While the United States is less exposed to trade wars than other large economies, it is not completely immune. Economists now expect that economic growth in the country will fall below 2 percent next year, according to estimates compiled by FactSet.
And whether that United States can generate even that lower level of growth hinges on whether consumer spending — which accounts for about two-thirds of economic activity — remains strong.
On Friday, the Labor Department will report on the monthly pace of hiring in the United States, and economists expect that report to show unemployment remained near a 50-year low in September. That could help calm investors’ nerves.
“That’s more people with more jobs and more money,” said Mr. Clemons. “And that’s 68 percent of the economic equation.”
In Europe, where manufacturing accounts for a larger share of economic output, the selling on Wednesday was sharper than in the United States. Britain’s FTSE 100 dropped more than 3 percent, its worst decline this year, while Germany’s Dax index dropped 2.8 percent.
Germany has become a point of concern for investors, with its factory orders dropping as Chinese companies, hit by tariffs on exports to the United States, purchase less German machinery.
At the same time, Britain remains enmeshed in negotiations over Brexit and faces huge uncertainty over its future trading relationship with Europe. Prime Minister Boris Johnson is set to unveil a new proposal on Wednesday for the terms of leaving the European Union at a Conservative Party conference, but there is still a risk that Britain will leave the bloc at the end of the month without a deal.

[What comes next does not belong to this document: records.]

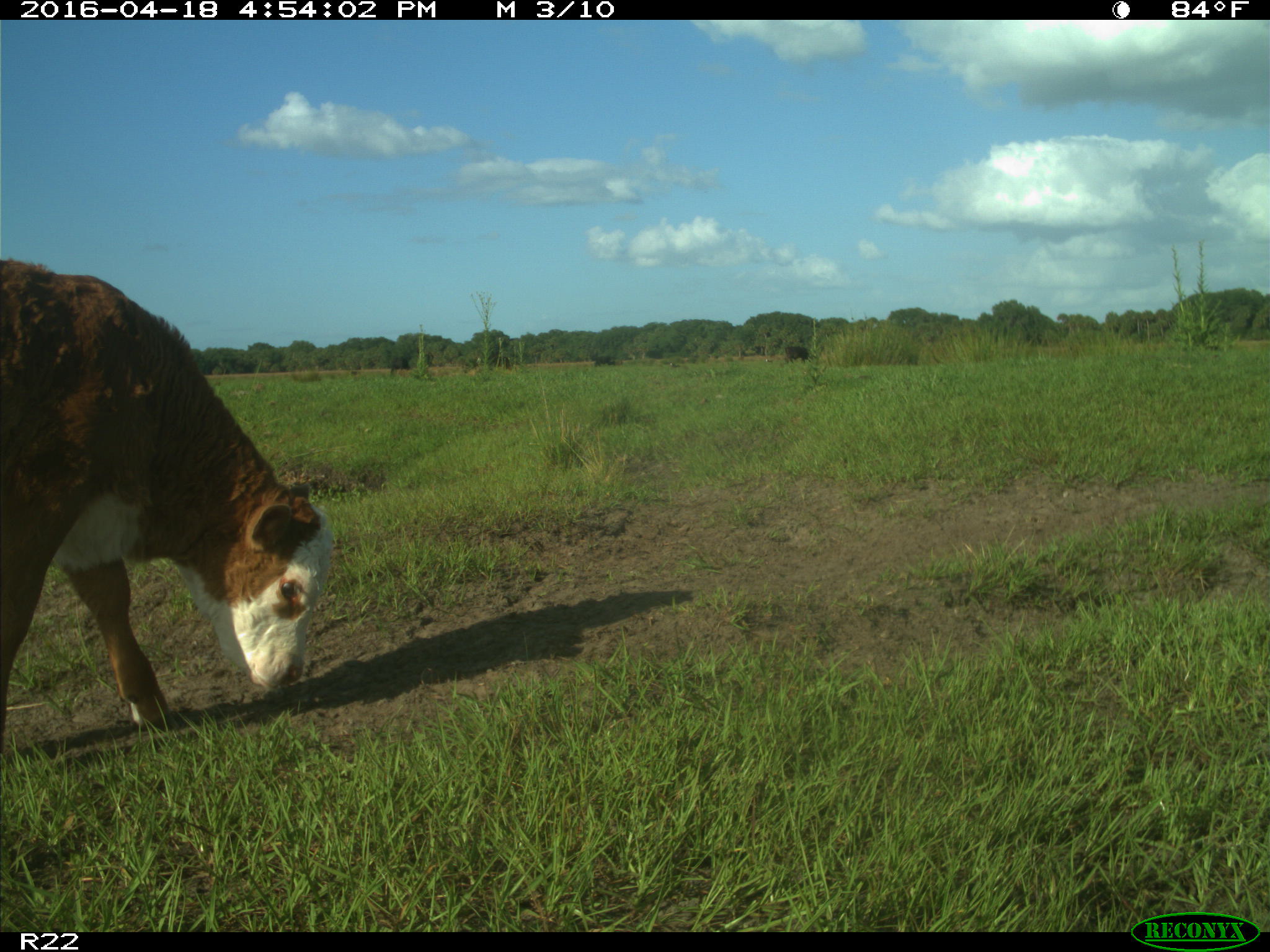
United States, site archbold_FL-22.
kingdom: Animalia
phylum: Chordata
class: Mammalia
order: Artiodactyla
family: Bovidae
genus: Bos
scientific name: Bos taurus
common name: domestic cow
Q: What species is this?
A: Bos taurus (domestic cow).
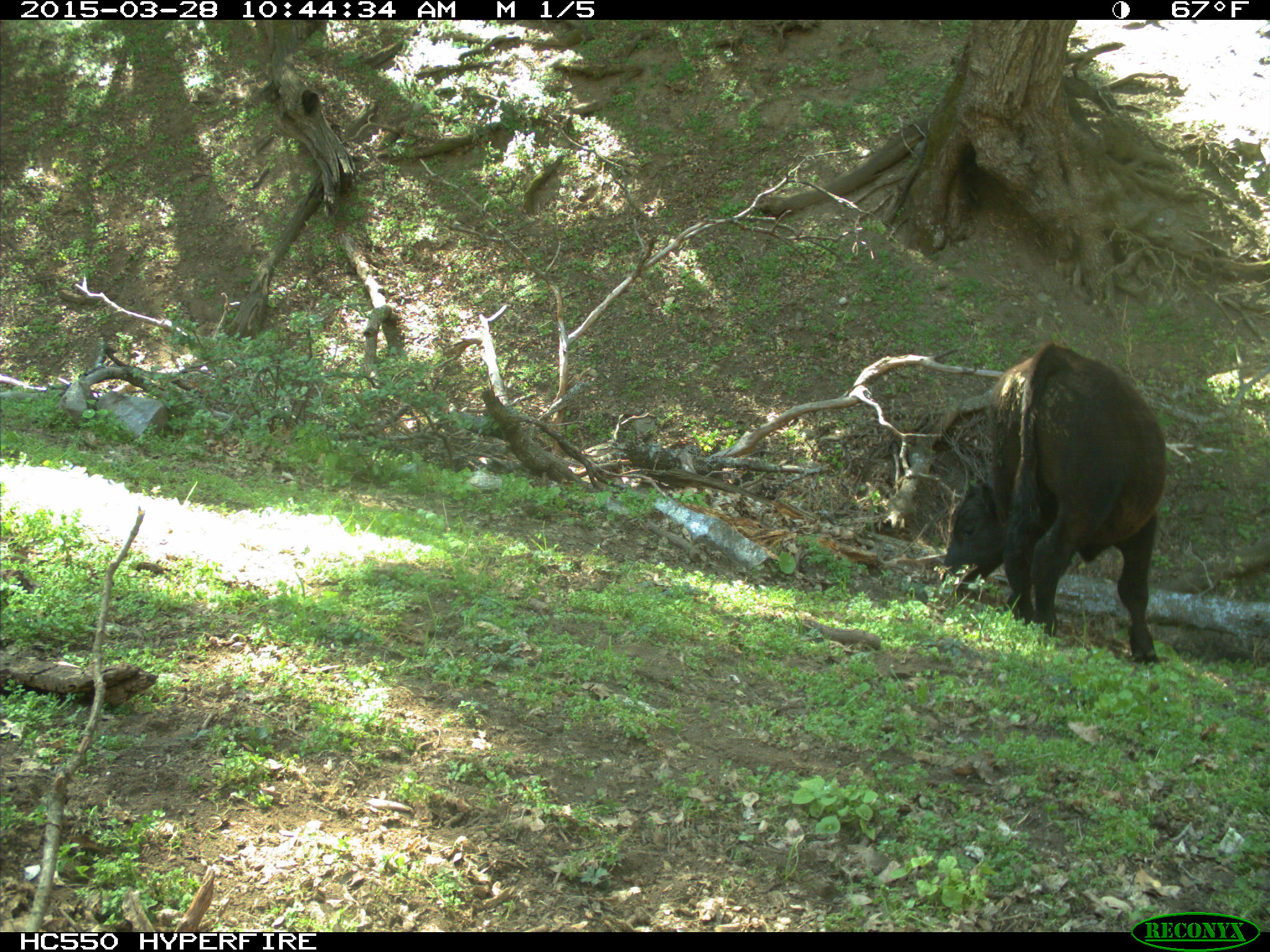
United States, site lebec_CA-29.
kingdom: Animalia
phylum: Chordata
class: Mammalia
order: Artiodactyla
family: Bovidae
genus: Bos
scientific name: Bos taurus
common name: domestic cow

Stocks had weakened slightly, in Asia but not to the same extent experienced in Europe
President Trump, who has a close eye on the stock market and has in the past touted its gains as a report card on his presidency, blamed the decline on an impeachment inquiry by Democrats. “All of this impeachment nonsense, which is going nowhere, is driving the Stock Market, and your 401K’s, down,” he wrote on twitter on Wednesday.
But concerns about the economic outlook were apparent in other financial markets also. Yields on government bonds and crude oil prices, both of which are reactive to economic concerns, also fell.